# [Stored rows]
start
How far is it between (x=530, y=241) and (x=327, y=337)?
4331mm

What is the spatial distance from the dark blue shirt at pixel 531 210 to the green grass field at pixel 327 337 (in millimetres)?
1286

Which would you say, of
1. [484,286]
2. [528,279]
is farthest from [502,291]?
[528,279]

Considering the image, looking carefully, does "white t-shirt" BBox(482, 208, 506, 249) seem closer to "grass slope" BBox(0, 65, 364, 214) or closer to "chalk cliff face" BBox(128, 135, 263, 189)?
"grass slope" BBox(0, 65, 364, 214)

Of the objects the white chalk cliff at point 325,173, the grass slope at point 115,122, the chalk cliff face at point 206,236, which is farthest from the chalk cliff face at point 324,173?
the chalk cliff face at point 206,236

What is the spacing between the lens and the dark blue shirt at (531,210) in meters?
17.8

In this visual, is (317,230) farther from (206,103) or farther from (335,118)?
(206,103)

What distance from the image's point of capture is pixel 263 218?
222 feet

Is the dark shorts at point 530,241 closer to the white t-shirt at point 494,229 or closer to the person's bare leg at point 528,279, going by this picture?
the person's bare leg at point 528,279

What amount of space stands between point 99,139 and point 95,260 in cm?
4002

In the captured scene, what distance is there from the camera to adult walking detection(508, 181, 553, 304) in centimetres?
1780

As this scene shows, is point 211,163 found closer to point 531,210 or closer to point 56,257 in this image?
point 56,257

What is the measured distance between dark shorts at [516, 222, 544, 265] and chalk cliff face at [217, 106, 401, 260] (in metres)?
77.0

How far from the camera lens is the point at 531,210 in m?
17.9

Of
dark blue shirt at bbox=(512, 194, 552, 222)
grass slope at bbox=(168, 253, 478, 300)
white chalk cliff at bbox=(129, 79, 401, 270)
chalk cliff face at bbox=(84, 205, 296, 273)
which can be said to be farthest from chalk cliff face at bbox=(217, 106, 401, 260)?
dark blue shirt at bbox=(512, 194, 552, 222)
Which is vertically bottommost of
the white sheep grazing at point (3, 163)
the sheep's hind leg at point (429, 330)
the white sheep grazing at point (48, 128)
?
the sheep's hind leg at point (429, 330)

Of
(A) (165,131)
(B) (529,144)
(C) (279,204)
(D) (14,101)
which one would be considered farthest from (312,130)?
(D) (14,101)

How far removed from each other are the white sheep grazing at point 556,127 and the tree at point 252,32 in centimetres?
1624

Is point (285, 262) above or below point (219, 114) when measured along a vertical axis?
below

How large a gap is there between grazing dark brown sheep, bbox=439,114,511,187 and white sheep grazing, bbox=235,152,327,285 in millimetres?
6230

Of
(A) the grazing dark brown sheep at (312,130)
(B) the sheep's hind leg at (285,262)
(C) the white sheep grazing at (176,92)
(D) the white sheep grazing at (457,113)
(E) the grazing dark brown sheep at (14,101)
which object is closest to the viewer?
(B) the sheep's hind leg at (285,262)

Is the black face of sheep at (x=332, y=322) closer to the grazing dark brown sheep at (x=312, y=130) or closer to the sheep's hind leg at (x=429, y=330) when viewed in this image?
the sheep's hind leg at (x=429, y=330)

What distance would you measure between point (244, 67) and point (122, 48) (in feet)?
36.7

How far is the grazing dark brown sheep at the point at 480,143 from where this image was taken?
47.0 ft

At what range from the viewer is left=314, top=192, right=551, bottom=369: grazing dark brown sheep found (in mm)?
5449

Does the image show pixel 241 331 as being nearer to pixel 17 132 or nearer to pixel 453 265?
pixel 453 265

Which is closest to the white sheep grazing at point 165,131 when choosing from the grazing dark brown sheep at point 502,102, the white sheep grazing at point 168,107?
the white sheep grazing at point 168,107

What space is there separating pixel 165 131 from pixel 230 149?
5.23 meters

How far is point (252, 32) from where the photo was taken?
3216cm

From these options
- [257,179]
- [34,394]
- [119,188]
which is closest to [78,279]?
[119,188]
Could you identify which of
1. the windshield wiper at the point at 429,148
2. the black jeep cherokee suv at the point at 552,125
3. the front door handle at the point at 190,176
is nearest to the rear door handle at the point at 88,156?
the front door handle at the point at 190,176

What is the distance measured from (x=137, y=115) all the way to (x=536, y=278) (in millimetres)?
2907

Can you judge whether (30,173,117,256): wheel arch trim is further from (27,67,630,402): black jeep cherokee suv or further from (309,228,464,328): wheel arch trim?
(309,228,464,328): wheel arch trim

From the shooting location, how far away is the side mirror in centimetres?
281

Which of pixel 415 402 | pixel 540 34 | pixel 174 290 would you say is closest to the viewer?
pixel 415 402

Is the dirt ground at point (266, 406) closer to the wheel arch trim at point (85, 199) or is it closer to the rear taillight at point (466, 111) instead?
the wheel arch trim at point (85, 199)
end
# [Exercise description]
Copy out each record from above, exactly.

# [The response]
How far is it between (x=530, y=241) and (x=327, y=337)?
4331mm

What is the spatial distance from the dark blue shirt at pixel 531 210 to the green grass field at pixel 327 337 (in millimetres)?
1286

Which would you say, of
1. [484,286]
2. [528,279]
is farthest from [502,291]?
[528,279]

Considering the image, looking carefully, does "white t-shirt" BBox(482, 208, 506, 249) seem closer to "grass slope" BBox(0, 65, 364, 214) or closer to "chalk cliff face" BBox(128, 135, 263, 189)?
"grass slope" BBox(0, 65, 364, 214)

Of the objects the white chalk cliff at point 325,173, the grass slope at point 115,122, the chalk cliff face at point 206,236, which is farthest from the chalk cliff face at point 324,173?
the chalk cliff face at point 206,236

What is the spacing between the lens and the dark blue shirt at (531,210) in meters?
17.8

In this visual, is (317,230) farther from (206,103) or farther from (335,118)?
(206,103)

What distance from the image's point of capture is pixel 263 218?
222 feet

Is the dark shorts at point 530,241 closer to the white t-shirt at point 494,229 or closer to the person's bare leg at point 528,279, going by this picture?
the person's bare leg at point 528,279

What amount of space stands between point 99,139 and point 95,260 in cm?
4002

In the captured scene, what distance is there from the camera to adult walking detection(508, 181, 553, 304) in centimetres?
1780

As this scene shows, is point 211,163 found closer to point 531,210 or closer to point 56,257 in this image?
point 56,257

What is the measured distance between dark shorts at [516, 222, 544, 265] and chalk cliff face at [217, 106, 401, 260] (in metres)?
77.0

How far from the camera lens is the point at 531,210 in m?
17.9

Of
dark blue shirt at bbox=(512, 194, 552, 222)
grass slope at bbox=(168, 253, 478, 300)
white chalk cliff at bbox=(129, 79, 401, 270)
chalk cliff face at bbox=(84, 205, 296, 273)
which can be said to be farthest from chalk cliff face at bbox=(217, 106, 401, 260)?
dark blue shirt at bbox=(512, 194, 552, 222)
Which is vertically bottommost of
the white sheep grazing at point (3, 163)
the sheep's hind leg at point (429, 330)
the white sheep grazing at point (48, 128)
?
the sheep's hind leg at point (429, 330)

Of
(A) (165,131)
(B) (529,144)
(C) (279,204)
(D) (14,101)
which one would be considered farthest from (312,130)?
(D) (14,101)

How far removed from each other are the white sheep grazing at point 556,127 and the tree at point 252,32 in centimetres?
1624

Is point (285, 262) above or below point (219, 114) when measured along a vertical axis?
below

How large a gap is there between grazing dark brown sheep, bbox=439,114,511,187 and white sheep grazing, bbox=235,152,327,285 in millimetres?
6230

Of
(A) the grazing dark brown sheep at (312,130)
(B) the sheep's hind leg at (285,262)
(C) the white sheep grazing at (176,92)
(D) the white sheep grazing at (457,113)
(E) the grazing dark brown sheep at (14,101)
which object is closest to the viewer?
(B) the sheep's hind leg at (285,262)

Is the black face of sheep at (x=332, y=322) closer to the grazing dark brown sheep at (x=312, y=130) or closer to the sheep's hind leg at (x=429, y=330) when viewed in this image?
the sheep's hind leg at (x=429, y=330)

What distance would you measure between point (244, 67) and point (122, 48) (in feet)?
36.7

How far is the grazing dark brown sheep at the point at 480,143 from where this image was taken?
47.0 ft

At what range from the viewer is left=314, top=192, right=551, bottom=369: grazing dark brown sheep found (in mm)?
5449

Does the image show pixel 241 331 as being nearer to pixel 17 132 or nearer to pixel 453 265?
pixel 453 265

Which is closest to the white sheep grazing at point 165,131 when choosing from the grazing dark brown sheep at point 502,102, the white sheep grazing at point 168,107?
the white sheep grazing at point 168,107

What space is there separating pixel 165 131 from pixel 230 149?
5.23 meters

How far is point (252, 32) from where the photo was taken?
3216cm

From these options
- [257,179]
- [34,394]
- [119,188]
which is closest to [78,279]?
[119,188]
Could you identify which of
1. the windshield wiper at the point at 429,148
2. the black jeep cherokee suv at the point at 552,125
3. the front door handle at the point at 190,176
is nearest to the rear door handle at the point at 88,156?
the front door handle at the point at 190,176

What is the distance measured from (x=137, y=115) all the way to (x=536, y=278) (in millimetres)?
2907

Can you judge whether (30,173,117,256): wheel arch trim is further from (27,67,630,402): black jeep cherokee suv or further from (309,228,464,328): wheel arch trim?
(309,228,464,328): wheel arch trim

From the shooting location, how far away is the side mirror in centimetres?
281

Which of pixel 415 402 | pixel 540 34 | pixel 174 290 would you say is closest to the viewer?
pixel 415 402

Is the dirt ground at point (266, 406) closer to the wheel arch trim at point (85, 199) or is it closer to the rear taillight at point (466, 111) instead?
the wheel arch trim at point (85, 199)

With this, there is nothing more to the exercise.